Enquanto a luta de classes e Karl Marx não saem de sua cabeça, as mãos entram em conflito com a pá e a enxada. Finca as madeiras na terra, estende a lona. De repente tudo desmorona. Recebe ajuda. “A ocupação é uma zona autônoma que problematiza a sociedade, mas não problematiza com textos, livros, nada disso, problematiza com a prática da ocupação. O primeiro momento é a desconstrução de várias coisas, inclusive de uma subjetividade que é aquela subjetividade do indivíduo que luta sozinho, que come sozinho, que tem que pagar as contas sozinho. Desconstrói a consciência do sujeito construída pelo capitalismo”, explica.
O Movimento permaneceu na Copa do Povo por cinco meses, e saiu em setembro com a promessa de que os ocupantes poderão voltar depois que um conjunto habitacional for construído no lugar. Passado um ano, as obras ainda não começaram, não há vida, o terreno continua vazio e Agnes no aluguel. A luta não para.
É madrugada de 27 de setembro de 2014. Outra ocupação acontece, a Carlos Marighella – nome deliberado em assembleia -, num bairro nobre de Carapicuíba, Granja Viana. Agnes é a coordenadora principal. Ao todo, 400 famílias apostam na ação como uma alternativa para a tão sonhada casa própria. Os vizinhos reclamam. A ronda policial se faz presente.
“Eles fizeram processo de terrorismo. Entravam no terreno, atiravam para o alto e falavam que era gente de dentro da ocupação que estava atirando. Não chegaram a derrubar os barracos, mas um dia me colocaram no barracão [espécie de cozinha improvisada], mostraram que estavam com armas”. Agnes refaz o diálogo:
– Você sabe quem foi o Marighella?
– Eu sei!
Carlos Marighella foi um dos maiores símbolos da luta política contra a ditadura militar. Nos anos de chumbo, foi perseguido, preso e torturado. Morreu em 4 de novembro de 1969, assassinado a tiros numa emboscada policial.
– Você tem coragem de fazer o que ele fez?
– Agora a gente vive num momento diferente do qual o Marighella viveu. Mas eu tenho coragem, de acordo com o contexto, de fazer o que for necessário para garantir a democracia.

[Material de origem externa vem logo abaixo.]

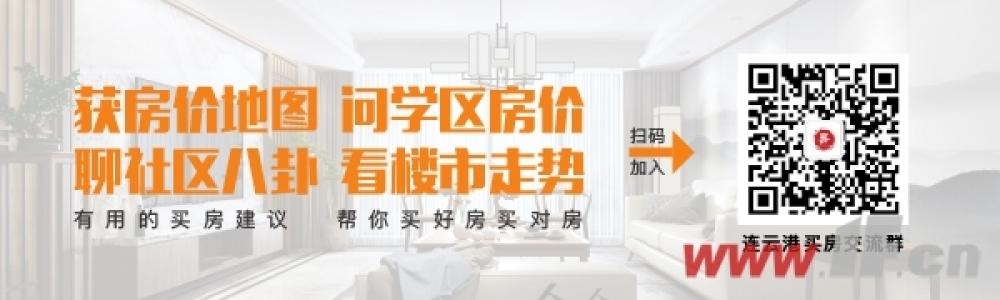 播报:2020年11月21日连云港新房成交105套-连云港房产网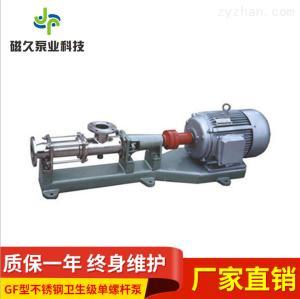 單級螺桿泵GF型不銹鋼衛生級單螺桿泵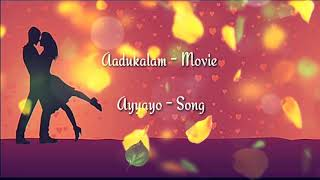 Best Female Humming voice in Tamil songs compilation - Highlight voice - Sing in the Rain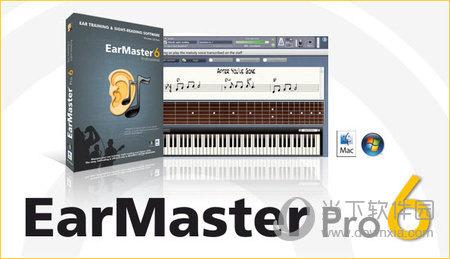 EarMaster Pro6.1破解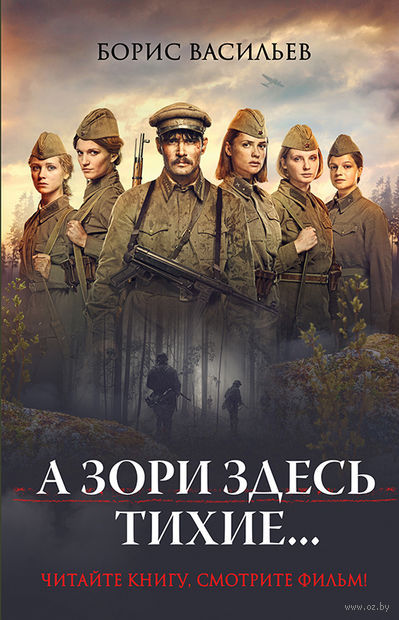 А зори здесь тихие... (кинообложка). Борис Васильев
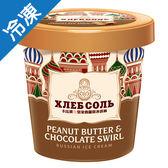 卡比索皇家俄羅斯-花生巧克力475ML【愛買冷凍】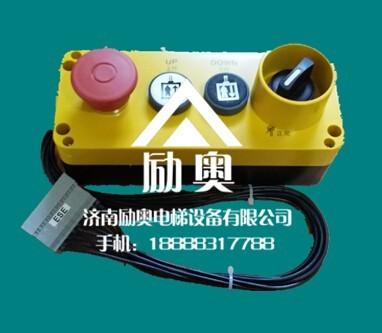 迅达电梯配件检修盒57612657价格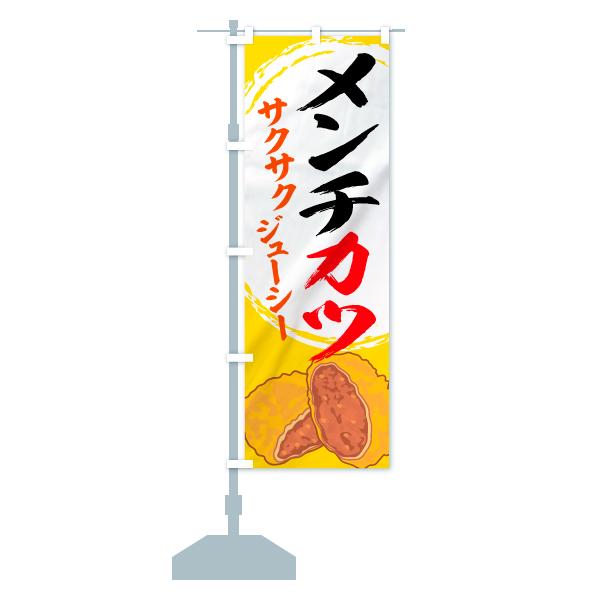 メンチカツのぼり旗 サクサク ジューシーのデザインAの設置イメージ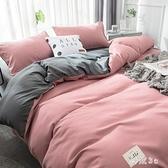 純色床上用品四件套北歐風1.8m家用床單被套床笠宿舍四件套 PA5637『科炫3C』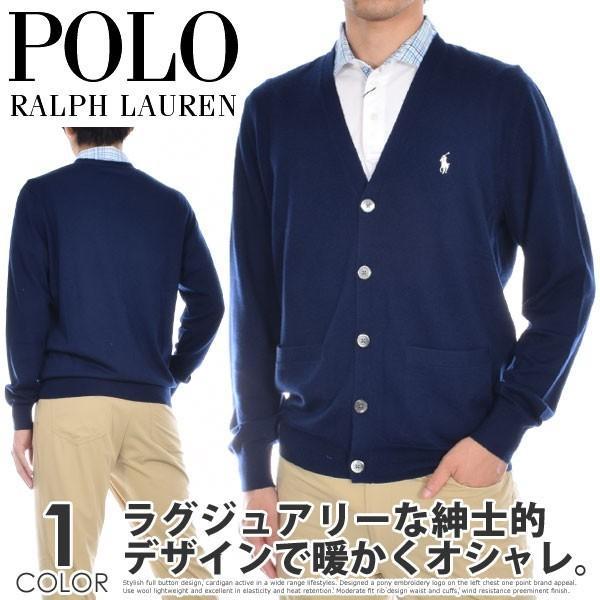 (在庫処分)ポロ・ラルフローレン POLO 5ボタン 長袖カーディガン 秋冬ウェアー 大きいサイズ あすつく対応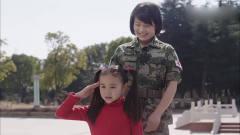 女少校逗门口的小女孩玩,不料见到小女孩的父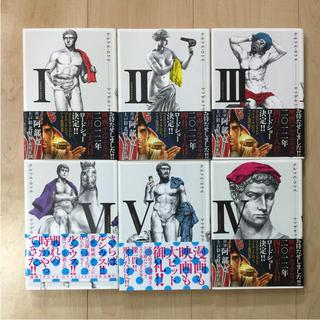 テルマエ・ロマエ  1巻〜6巻(青年漫画)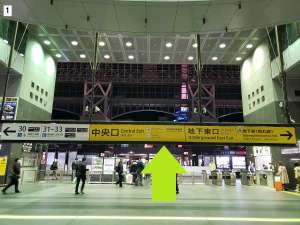 JR京都駅「烏丸中央口」から出ます。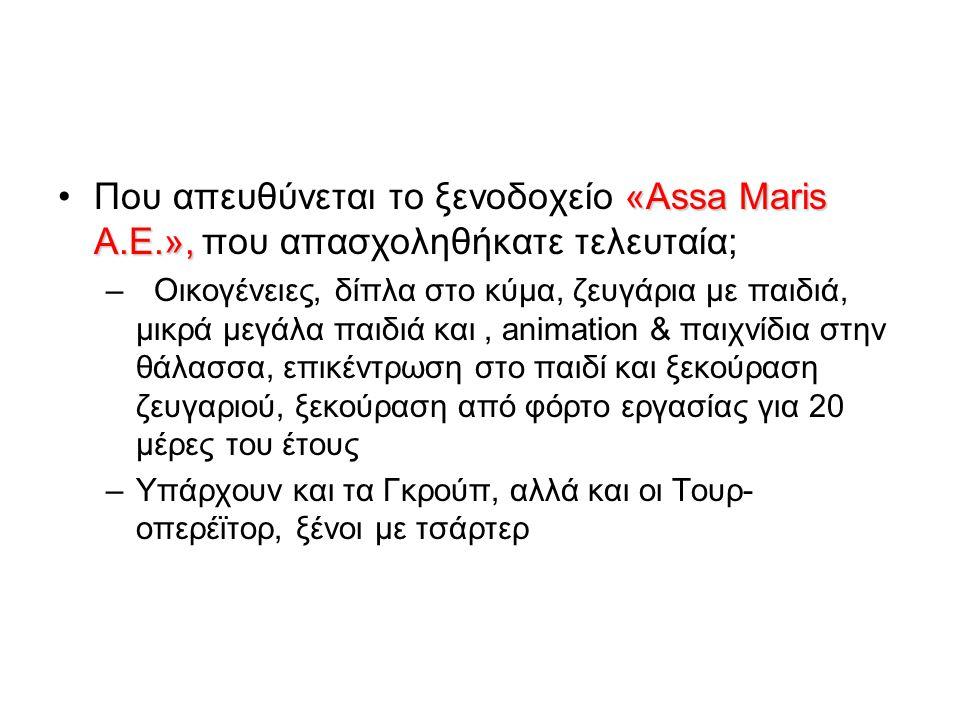 «Assa Maris Α.Ε.», •Που απευθύνεται το ξενοδοχείο «Assa Maris Α.Ε.», που απασχοληθήκατε τελευταία; –Οικογένειες, δίπλα στο κύμα, ζευγάρια με παιδιά, μ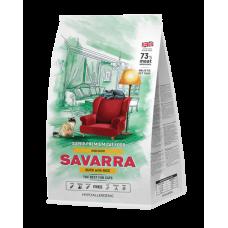 Savarra Indoor Cat гипоаллергенный корм для домашних кошек с уткой 400г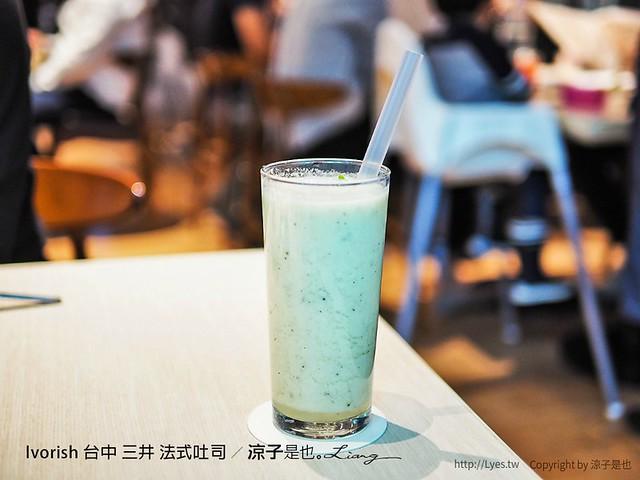Ivorish 台中 三井 法式吐司 13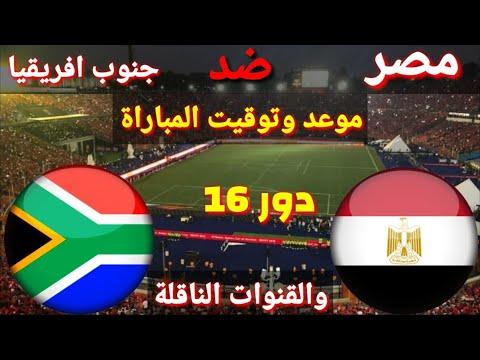 موعد مباراة مصر وجنوب افريقيا السبت 6-7-2019 كاس الامم الافريقية والقنوات الناقلة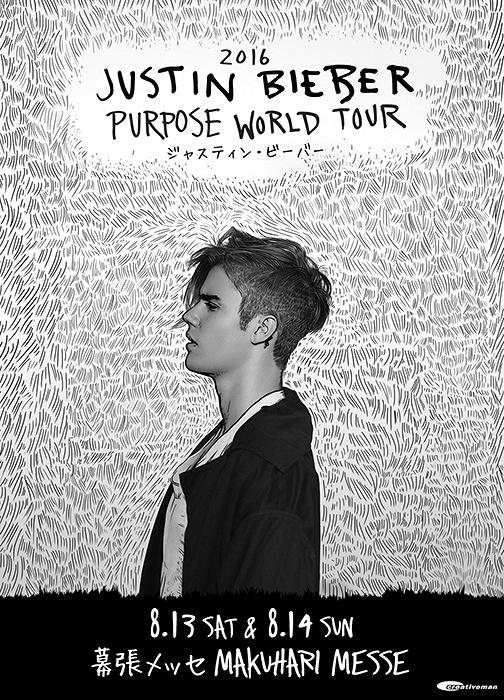 ジャスティン・ビーバー『Purpose World Tour』ビジュアル
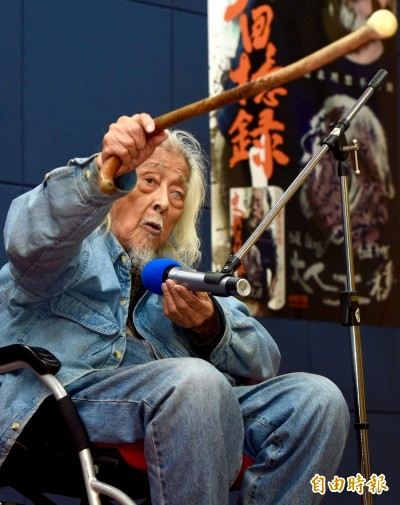 台獨先驅史明逝世 享嵩壽103歲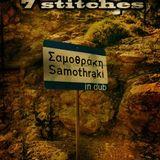 Indra-7 stitches (Samothraki in Dub)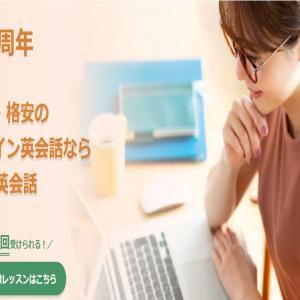 【無料体験2回】オンライン英会話Weblio英会話のメリットとデメリット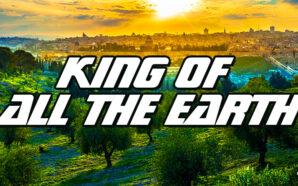god-king-of-all-earth-selah-bride-marriage-psalms-45-second-coming-jerusalem-israel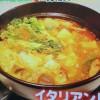 PON イタリアントマト鍋レシピ【11月19日 笹島保弘】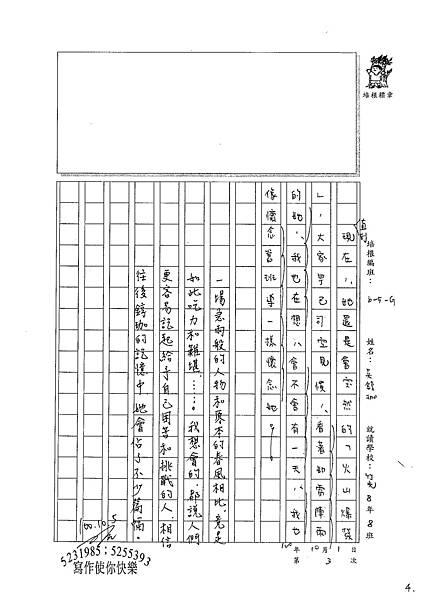 100WG203吳錞珈 (4).jpg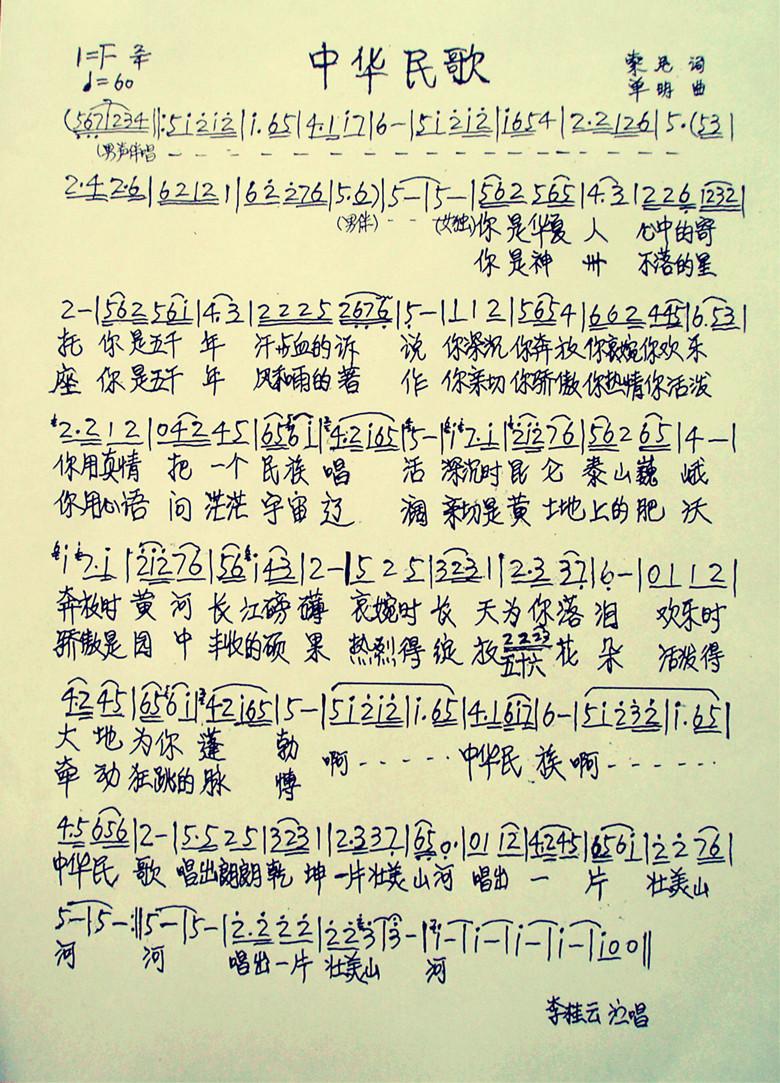 中华民歌简谱
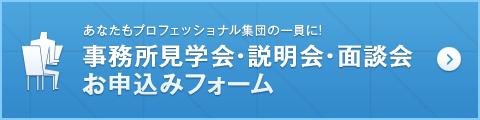 辻・本郷税理士法人会社説明会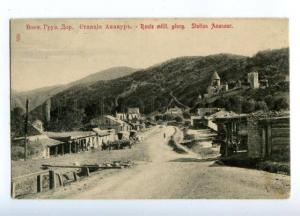 163433 CAUCASUS Georgian Military Road ANANOUR Station Ananuri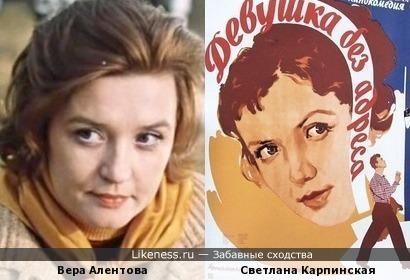"""Светлана Карпинская на плакате фильма """"Девушка без адреса"""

Agnes também é rio bravo. Diante das tempestades, inunda-se de coragem e força. “Nunca pensei em desistir. Pelo contrário, nos momentos em que isso acontecia, eu não saia de perto da ocupação. Isso deu mais força. O importante de estar organizado é que você não está sozinho, você tem mais força, você percebe que é possível resistir”.
O local foi deixado em dezembro, após uma negociação entre o Movimento, a prefeitura da cidade e o dono do terreno. O combinado era que mais tarde aquele pedaço de terra passaria a ser propriedade das famílias, quando ocorresse a construção de moradias populares. Isso ainda não aconteceu. Assembleias e atos são realizados para que o acordo saia logo do papel.
É 26 de agosto, mais uma manifestação está prestes a acontecer. A concentração é na Praça das Bandeiras, em Carapicuíba. O sol começa a se despedir, já passa das 17h. Dezenas de pessoas esperam por Agnes. Sento-me no murinho de um chafariz sem água junto de mais três pessoas, que conversam com um senhor que está em pé.
Uma mulher de pele clara, cabelos cacheados, fala que só faltou num encontro do Movimento. Ao seu lado direito está um homem de estatura baixa, pele clara, nariz afinado e óculos de armação fina, calado, só escuta. De seu lado esquerdo uma senhora negra de colo farto, cabelos crespos, presta atenção. Em sua frente, o senhor, de bermuda clara, camiseta branca, barba sem fazer, cabelos grisalhos, e desdentado afirma que compareceu em todos os encontros.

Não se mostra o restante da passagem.